- Exercise tasks -
- 1) Reproduce the part of the CircleCI pipeline tutorial that begins at the words "Walkthrough and project" and ends after the words "within the pipeline.", word for word.
- 2) In the CircleCI pipeline tutorial, what variable name is the Pulumi access token stored under?
- 3) Go on with the CircleCI pipeline tutorial, starting right after its last sentence.
** Begin Source document **
Note: In real-world production scenarios, you would likely not provision the model serving instance from the same pipeline, as you would need it to be permanent rather than ephemeral.

After everything is provisioned, we will install required dependencies, train, test, and deploy our model, executed on your newly provisioned CircleCI runner. These jobs are thoroughly covered in the CI/CD for ML blog post series, so we will be merely glancing at them here.

Finally, the resources are cleaned up, and the newly created CircleCI runner is removed so the pipeline can run again.

Walkthrough and project setup

We recommend you fork the sample repository and continue from there.

Once you have a project’s fork in your GitHub repository, you can set it up on CircleCI as a new project.

This guide will show you how to get started, and then walk you through various files that comprise the pipeline.

Preparing environment variables

We need a number of secrets and environment variables set up before the pipeline can be run. The secrets are split logically into four contexts.

First, create a new CircleCI API key and store it in a CircleCI context named circleci-api as CIRCLECI_CLI_TOKEN. This is used to provision new runners from within the pipeline.

Next, create a new Pulumi access token and store it in a context named pulumi as PULUMI_ACCESS_TOKEN.

Next, create a Scaleway access key. You will generate two values: access key ID and secret key. Create a scaleway context and store them into SCW_ACCESS_KEY and SCW_SECRET_KEY, respectively.
** End Source document **
** Begin Data section **
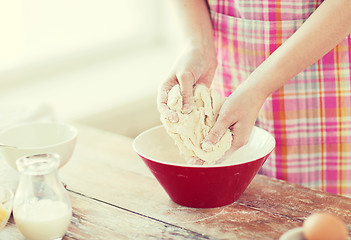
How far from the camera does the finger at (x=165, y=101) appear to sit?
4.03ft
** End Data section **
- Answers for the exercise -
- 1)
Walkthrough and project setup

We recommend you fork the sample repository and continue from there.

Once you have a project’s fork in your GitHub repository, you can set it up on CircleCI as a new project.

This guide will show you how to get started, and then walk you through various files that comprise the pipeline.

Preparing environment variables

We need a number of secrets and environment variables set up before the pipeline can be run. The secrets are split logically into four contexts.

First, create a new CircleCI API key and store it in a CircleCI context named circleci-api as CIRCLECI_CLI_TOKEN. This is used to provision new runners from within the pipeline.

- 2) PULUMI_ACCESS_TOKEN

- 3)
Finally, create a context ml-scaleway-demo and populate it with three environment variables:

  1. DEPLOY_SERVER_USERNAME (we use demo)
  2. DEPLOY_SERVER_PASSWORD (we use demodemo)
  3. DEPLOY_SERVER_PATH as /var/models

Pulumi project and stack setup

Pulumi is the tool that will help us provision infrastructure. It offers an SDK-based approach to infrastructure provisioning for many different programming languages. This allows us to use Python, like in the rest of the AI/ML scripts.

In Pulumi you will need to create a new project and stack. Stack corresponds to individual applications in a Pulumi project. Our project is located in the org zmarkan-demos, and is named cci-ml-runner. It contains one stack, cci-runner-linux.

Files for Pulumi are located in pulumi, and you might want to modify them with your preferred project and stack names, as well as your Scaleway configuration.

Scaleway project setup

In Scaleway we also created a new project named cci-ml-runner. Go to Project Settings, copy the Project ID (it should be in the UUID format) and paste it in the file pulumi/Pulumi.cci-runner-linux.yaml where you see scaleway:project_id: Leave the rest of the file unchanged — we need this specific region and zone combination to use the GPU resources.

config:
 scaleway:project_id: YOUR_PROJECT_ID_UUID
 scaleway:region: fr-par
 scaleway:zone: fr-par-2

To use Scaleway instances from the local command line, you might also want to pass in your SSH key. Without it you won’t be able to SSH into any of the instances to debug or inspect them.

Setting up the CircleCI pipeline

In our pipeline we have one workflow of interest: build-deploy. It has 12 jobs, from provisioning the runner and infrastructure to the end.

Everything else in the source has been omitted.